Sheriff or Outlaw? A Scottish Author in the American West

June 28, 2011
Event poster
Scholars from around the world will examine the works and influence of Sir Walter Scott during a conference July 5-9 at the University of Wyoming. (Christine Stebbins)

A new name is added to the list of heroes of the American West such as Wyatt Earp, Doc Holiday, Wild Bill Hickok and Pat Garrett.  It's Sir Walter Scott.

University of Wyoming English Professor Caroline McCraken-Flesher and other literary experts say Scott, author of enduring novels such as "Ivanhoe," "Rob Roy" and "The Lady of the Lake," inspired the Western novel and many of John Wayne's famous cowboy characters. 

His influence will be discussed at the ninth International Conference on Walter Scott, July 5-9 at UW. McCracken-Flesher says it marks only the third time the international conference has been held in North America.

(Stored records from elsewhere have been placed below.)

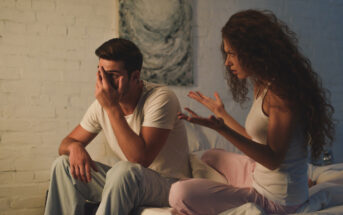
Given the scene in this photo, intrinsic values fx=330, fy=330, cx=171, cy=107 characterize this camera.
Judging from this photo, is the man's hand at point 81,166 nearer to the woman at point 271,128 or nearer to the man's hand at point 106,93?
the man's hand at point 106,93

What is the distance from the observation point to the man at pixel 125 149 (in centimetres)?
125

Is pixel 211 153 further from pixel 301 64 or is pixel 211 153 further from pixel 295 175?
pixel 301 64

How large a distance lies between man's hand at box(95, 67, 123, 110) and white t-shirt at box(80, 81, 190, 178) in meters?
0.14

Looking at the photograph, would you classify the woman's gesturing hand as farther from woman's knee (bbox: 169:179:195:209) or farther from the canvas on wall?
the canvas on wall

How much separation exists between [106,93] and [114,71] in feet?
0.49

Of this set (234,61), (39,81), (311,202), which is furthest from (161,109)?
(39,81)

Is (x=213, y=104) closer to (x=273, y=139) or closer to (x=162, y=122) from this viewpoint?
(x=162, y=122)

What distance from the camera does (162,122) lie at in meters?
1.47

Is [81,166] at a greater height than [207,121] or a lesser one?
lesser

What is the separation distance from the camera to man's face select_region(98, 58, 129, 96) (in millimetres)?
1561

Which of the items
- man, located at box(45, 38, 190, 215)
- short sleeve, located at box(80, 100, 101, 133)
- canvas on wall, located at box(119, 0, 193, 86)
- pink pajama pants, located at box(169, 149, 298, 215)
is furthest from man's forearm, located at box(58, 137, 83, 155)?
canvas on wall, located at box(119, 0, 193, 86)

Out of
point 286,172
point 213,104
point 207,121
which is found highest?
point 207,121

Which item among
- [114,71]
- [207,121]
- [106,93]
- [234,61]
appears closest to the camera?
[207,121]

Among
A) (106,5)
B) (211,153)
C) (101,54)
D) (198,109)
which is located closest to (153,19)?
(106,5)
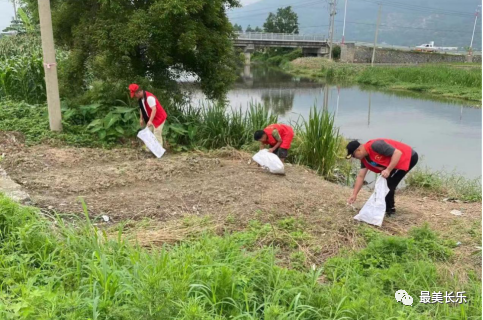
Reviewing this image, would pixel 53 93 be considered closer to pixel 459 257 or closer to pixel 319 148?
pixel 319 148

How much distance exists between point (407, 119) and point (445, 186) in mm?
8306

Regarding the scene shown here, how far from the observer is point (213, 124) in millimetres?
6910

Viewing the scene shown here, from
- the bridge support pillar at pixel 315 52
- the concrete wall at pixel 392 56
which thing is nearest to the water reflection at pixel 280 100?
the concrete wall at pixel 392 56

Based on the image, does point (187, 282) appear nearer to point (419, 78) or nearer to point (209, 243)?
point (209, 243)

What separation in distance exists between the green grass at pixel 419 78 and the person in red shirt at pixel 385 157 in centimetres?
1664

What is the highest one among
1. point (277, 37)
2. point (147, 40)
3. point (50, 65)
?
point (277, 37)

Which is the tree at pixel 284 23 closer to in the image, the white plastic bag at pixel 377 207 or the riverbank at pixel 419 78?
the riverbank at pixel 419 78

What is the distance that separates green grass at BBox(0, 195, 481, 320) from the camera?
75.3 inches

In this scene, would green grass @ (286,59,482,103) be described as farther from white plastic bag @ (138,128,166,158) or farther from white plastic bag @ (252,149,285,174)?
white plastic bag @ (138,128,166,158)

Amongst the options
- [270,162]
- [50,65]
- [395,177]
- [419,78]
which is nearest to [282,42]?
[419,78]

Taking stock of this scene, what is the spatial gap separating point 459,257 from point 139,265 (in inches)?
97.3

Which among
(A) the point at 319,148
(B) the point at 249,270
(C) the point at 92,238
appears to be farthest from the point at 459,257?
(A) the point at 319,148

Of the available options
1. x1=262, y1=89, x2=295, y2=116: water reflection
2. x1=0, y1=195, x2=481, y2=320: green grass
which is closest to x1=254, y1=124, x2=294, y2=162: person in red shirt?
x1=0, y1=195, x2=481, y2=320: green grass

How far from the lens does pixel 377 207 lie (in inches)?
148
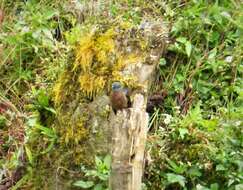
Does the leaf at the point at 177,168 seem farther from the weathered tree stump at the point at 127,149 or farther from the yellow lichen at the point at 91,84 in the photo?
the yellow lichen at the point at 91,84

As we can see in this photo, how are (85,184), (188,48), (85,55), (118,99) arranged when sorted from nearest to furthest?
1. (118,99)
2. (85,184)
3. (85,55)
4. (188,48)

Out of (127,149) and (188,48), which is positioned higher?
(188,48)

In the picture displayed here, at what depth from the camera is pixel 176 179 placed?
2.49 meters

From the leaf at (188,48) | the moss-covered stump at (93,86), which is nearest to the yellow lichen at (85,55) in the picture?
the moss-covered stump at (93,86)

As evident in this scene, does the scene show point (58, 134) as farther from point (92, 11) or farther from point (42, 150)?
point (92, 11)

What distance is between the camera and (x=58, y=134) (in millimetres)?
2697

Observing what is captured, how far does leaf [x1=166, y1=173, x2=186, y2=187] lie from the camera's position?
2.48 m

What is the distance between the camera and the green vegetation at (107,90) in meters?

"He was so popular that his works crossed an ocean and landed in Wyoming," say McCracken-Flesher, the conference coordinator and a published Scott scholar. "He was so influential that early settlers viewed the west through his eyes."

Jeni Calder, vice chair of Scotland's Literature Forum and conference speaker, says, "Themes rooted deep in Scottish history and in much of Scott's fiction emerge in the history of America's moving frontier and in the Western. Take Scott's ‘Old Mortality' character Balfour of Burley to the American west and he might be John Wayne in ‘The Searchers' or Clint Eastwood in ‘High Plains Drifter.'"

Adds McCracken-Flesher, "Because Scott wrote about a forgotten land and a fading culture (the Scottish Highlands), his work also became popular across Europe for its focus on national identity. When Scott scholars gather in Laramie, they will thus be focusing not just on Scott, but on the world his writings helped to make."

Recognizing Scott's enormous appeal as a popular writer, two of the conference's key speakers will discuss the author in talks that are open to the public. Calder will discuss "Frontier Scots" at 7 p.m. Tuesday, July 5, in the UW Art Museum, in conjunction with the exhibition "From the Scottish Sublime to the American West."

Keynote speaker Diana Gabaldon, author of the "Outlander" novels, will explain how stories of kilted highlanders have come to dominate romance shelves and move off them once again into the classics section. Her talk is at 7 p.m. Wednesday, July 6, in the Wyoming Union Ballroom, and will be followed by a book signing. Doors open at 6:30 p.m.